### WHAT IS REQUIRED:
Show every line in the records below that contains the word "pixel".

### THE RECORDS:
------------------------------------

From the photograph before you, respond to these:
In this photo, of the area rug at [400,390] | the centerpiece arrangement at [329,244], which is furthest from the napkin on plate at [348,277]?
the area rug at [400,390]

------------------------------------

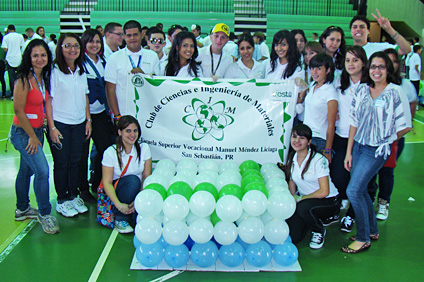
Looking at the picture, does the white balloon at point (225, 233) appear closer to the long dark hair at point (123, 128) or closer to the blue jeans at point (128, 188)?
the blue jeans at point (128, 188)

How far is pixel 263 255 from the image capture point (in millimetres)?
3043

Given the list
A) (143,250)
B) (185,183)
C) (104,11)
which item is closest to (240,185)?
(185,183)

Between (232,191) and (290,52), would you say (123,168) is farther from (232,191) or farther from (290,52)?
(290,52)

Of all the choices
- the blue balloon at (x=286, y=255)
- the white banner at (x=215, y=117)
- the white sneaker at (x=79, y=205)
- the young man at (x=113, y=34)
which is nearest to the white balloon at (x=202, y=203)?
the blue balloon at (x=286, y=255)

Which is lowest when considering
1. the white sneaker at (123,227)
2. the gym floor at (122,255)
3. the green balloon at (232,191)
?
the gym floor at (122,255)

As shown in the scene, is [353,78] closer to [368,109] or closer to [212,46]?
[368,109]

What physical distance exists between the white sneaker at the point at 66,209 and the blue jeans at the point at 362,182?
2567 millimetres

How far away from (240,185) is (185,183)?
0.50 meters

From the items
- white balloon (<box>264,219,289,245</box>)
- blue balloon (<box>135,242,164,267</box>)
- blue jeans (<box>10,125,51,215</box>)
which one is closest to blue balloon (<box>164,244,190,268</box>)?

------------------------------------

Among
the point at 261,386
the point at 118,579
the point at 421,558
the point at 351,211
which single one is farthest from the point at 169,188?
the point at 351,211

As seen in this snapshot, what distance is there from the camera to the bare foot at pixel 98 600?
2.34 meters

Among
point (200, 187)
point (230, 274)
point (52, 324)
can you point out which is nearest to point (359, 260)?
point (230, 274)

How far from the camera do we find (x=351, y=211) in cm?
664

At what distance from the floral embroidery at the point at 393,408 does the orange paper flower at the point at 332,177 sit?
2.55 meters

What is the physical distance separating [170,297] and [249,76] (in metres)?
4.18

------------------------------------

### FINAL ANSWER:
How far is pixel 263 255 from the image capture point (in millimetres)?
As seen in this snapshot, what distance is there from the camera to the bare foot at pixel 98 600?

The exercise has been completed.